Bharatiya Nagarik Suraksha Sanhita, 2023
Section 278
Acquittal or conviction
(1) If the Magistrate, upon taking the evidence referred to in section 277 and such further evidence, if any, as he may, of his own motion, cause to be produced, finds the accused not guilty, he shall record an order of acquittal.
(2) Where the Magistrate does not proceed in accordance with the provisions of section 364 or section 401, he shall, if he finds the accused guilty, pass sentence upon him according to law.
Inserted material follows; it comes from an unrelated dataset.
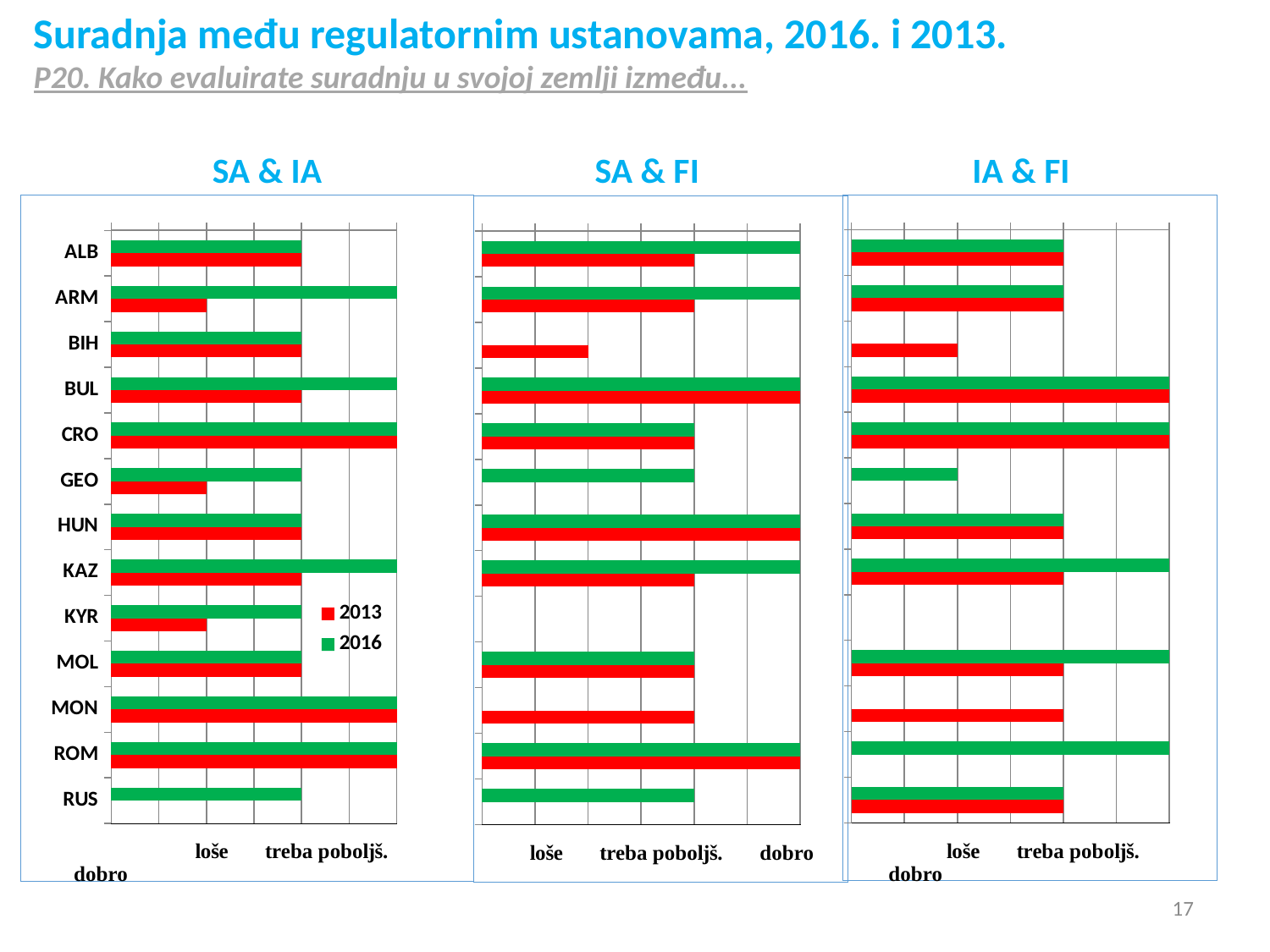
On the "SA & FI" chart, which is longer for BUL, the 2013 bar or the 2016 bar? They are equal On the "SA & IA" chart, which colour represents 2013? red How many bar charts are shown on the slide? 3 What kind of chart is the "SA & IA" chart? bar chart What is the title of the rightmost chart on the slide? IA & FI On the "SA & IA" chart, which is longer for ARM, the 2013 bar or the 2016 bar? 2016 On the "SA & IA" chart, which is longer for KYR, the 2013 bar or the 2016 bar? 2016 How many series does the legend on the "SA & IA" chart list? 2 How many countries are listed on the "SA & IA" chart? 13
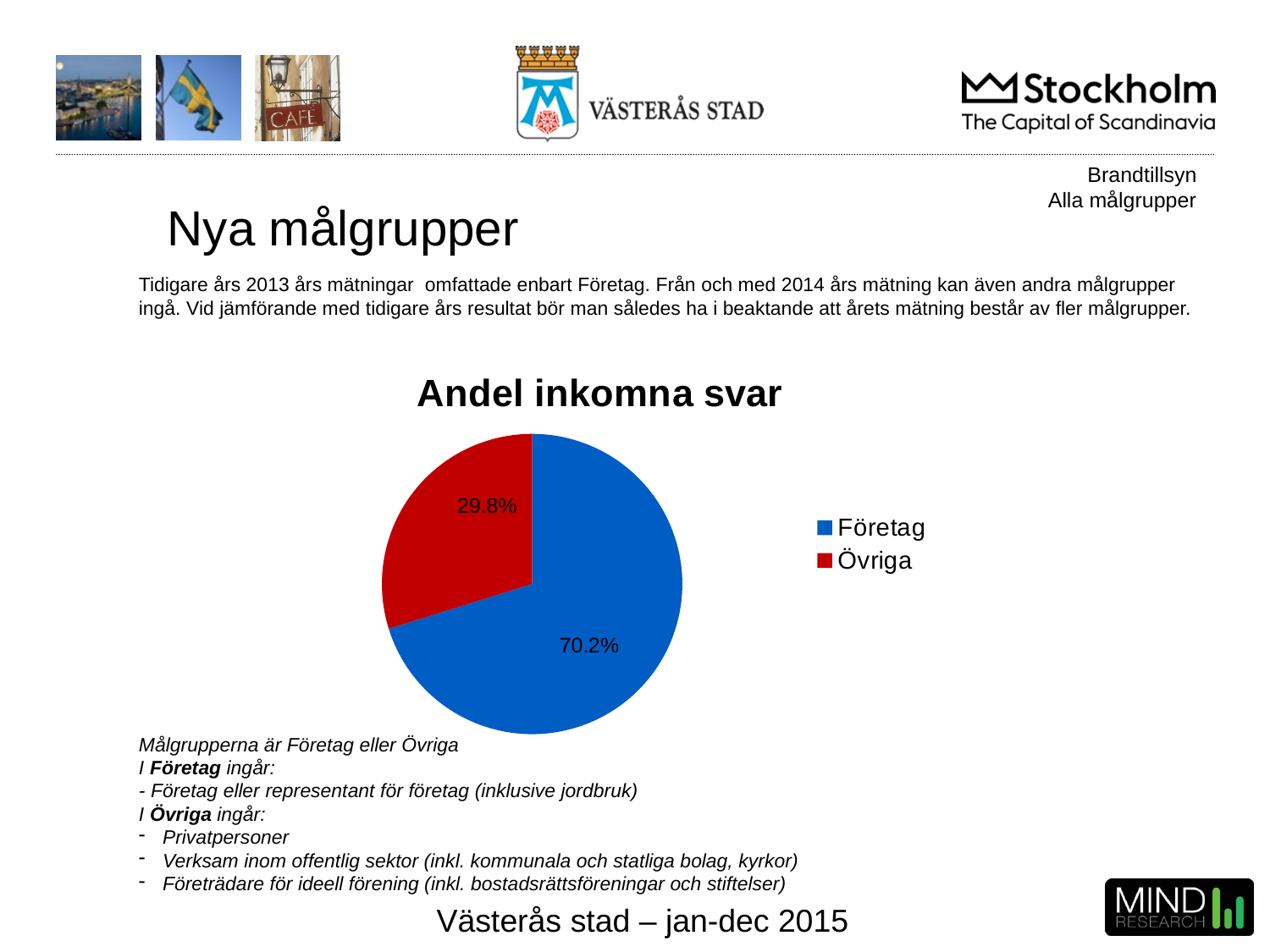
What kind of chart is shown on the slide? Pie chart Which category has the smallest slice of the pie? Övriga What colour is the Övriga slice? Red What is the title of the chart? Andel inkomna svar Which category has the largest slice of the pie? Företag What is the difference in percentage points between the Företag and Övriga slices? 40.4 How many slices does the pie chart have? 2 What share of the pie does Övriga account for? 29.8% How many entries does the legend list? 2 Which slice is larger, Företag or Övriga? Företag What share of the pie does Företag account for? 70.2%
(3) A Magistrate may, under section 275 or section 278, convict the accused of any offence triable under this Chapter, which from the facts admitted or proved he appears to have committed, whatever may be the nature of the complaint or summons, if the Magistrate is satisfied that the accused would not be prejudiced thereby.
Why this exists
This closes out the summons-case trial with the standard acquit-or-convict outcome, while giving Magistrates flexibility to match a conviction to what the facts actually prove rather than being trapped by imprecise or mislabelled paperwork in the original complaint - provided the accused genuinely had fair notice and no unfair surprise results. It mirrors section 255 of the earlier Code of Criminal Procedure.
Common misconceptions
- Myth: A person can never be convicted of an offence different from the one exactly named in the original complaint.
Fact: A Magistrate can convict of a related offence the proven facts actually support, as long as doing so doesn't unfairly prejudice the accused's defence.